**DOCUMENT SEGMENT**
* * * *
It’s hard to believe we’re living in the year 2020 (MMXX)! It’s a leap year in the Gregorian calendar containing 366 days with February 29 as the extra day. It’s also an Olympic year with summer games in Tokyo. This new year, in fact, is marked with great significance.
The expression “20/20” is so commonplace in the United States there’s even been a TV newsmagazine named after it since 1978. The show’s name and other references derive from the “20/20” measurement of visual acuity. By looking at lots of people, eye doctors decided what a “normal” human being should be able to see when standing 20 feet away from an eye chart. If you have 20/20 vision, it means when you stand 20 feet away from the chart you can see what the “normal” human being can see. There’s also the saying that “hindsight is 20/20” meaning when you look back at things in the past, because you have the benefit of knowing the future so to speak, you can see what you couldn’t see back when you made your initial decision.
Not since 1919, have we had a double-digit year. And there won’t be another one until 2121 – 101 years from now.
Was 1919 a good double-digit year? Many historians today summarize 1919 as one of the worst years in 20th century American history. World War I was over and most Americans were eager for peace and security; however, 1919 would prove to be anything but. Revolution and unrest ran rampant across Europe and North America, and the Flu Pandemic continued in the U.S. from the prior year with a third brutal wave in the spring that took the lives of 185,440 people. Terrorist bombings shocked seven U.S. cities in June, the first of a series of “Red Scares” began when the government passed an act that blacklisted anyone thought to be involved with communism, race riots rocked the nation and hundreds of workers went on strike across the country. The adoption of constitutional amendments giving women the vote and establishing Prohibition denoted the high-water mark of the moral impulses of the Progressive era.
* * * *
(Dataset records)
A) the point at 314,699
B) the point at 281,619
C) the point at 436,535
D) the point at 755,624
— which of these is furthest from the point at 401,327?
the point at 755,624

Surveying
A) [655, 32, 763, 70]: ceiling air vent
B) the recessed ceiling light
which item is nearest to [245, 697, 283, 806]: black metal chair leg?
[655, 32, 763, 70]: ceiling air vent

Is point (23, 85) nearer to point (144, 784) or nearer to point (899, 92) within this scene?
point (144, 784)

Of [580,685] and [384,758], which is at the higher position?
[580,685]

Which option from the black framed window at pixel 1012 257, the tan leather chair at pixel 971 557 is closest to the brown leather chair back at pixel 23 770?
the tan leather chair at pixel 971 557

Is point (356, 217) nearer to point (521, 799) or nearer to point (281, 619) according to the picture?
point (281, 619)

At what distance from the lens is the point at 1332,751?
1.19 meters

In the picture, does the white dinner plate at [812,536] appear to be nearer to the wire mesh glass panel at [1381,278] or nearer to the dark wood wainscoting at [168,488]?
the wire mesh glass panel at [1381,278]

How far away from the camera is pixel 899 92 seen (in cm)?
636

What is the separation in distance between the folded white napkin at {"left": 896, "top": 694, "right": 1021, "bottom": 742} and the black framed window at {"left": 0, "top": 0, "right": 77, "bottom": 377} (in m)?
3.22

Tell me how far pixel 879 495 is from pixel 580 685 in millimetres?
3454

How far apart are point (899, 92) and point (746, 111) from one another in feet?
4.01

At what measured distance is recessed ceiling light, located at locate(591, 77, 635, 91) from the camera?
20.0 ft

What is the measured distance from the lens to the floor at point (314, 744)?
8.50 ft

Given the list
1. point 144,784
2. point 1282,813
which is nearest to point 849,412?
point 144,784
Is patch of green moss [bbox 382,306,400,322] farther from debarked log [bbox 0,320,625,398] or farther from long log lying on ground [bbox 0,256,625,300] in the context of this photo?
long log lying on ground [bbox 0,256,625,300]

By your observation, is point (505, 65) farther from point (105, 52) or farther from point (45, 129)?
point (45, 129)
* * * *
**PROBLEM TO SOLVE**
In the passage on the year 2020, how many lives did the third wave of the flu pandemic take in the U.S. in the spring of 1919?

**WRITTEN ANSWER**
185,440 people.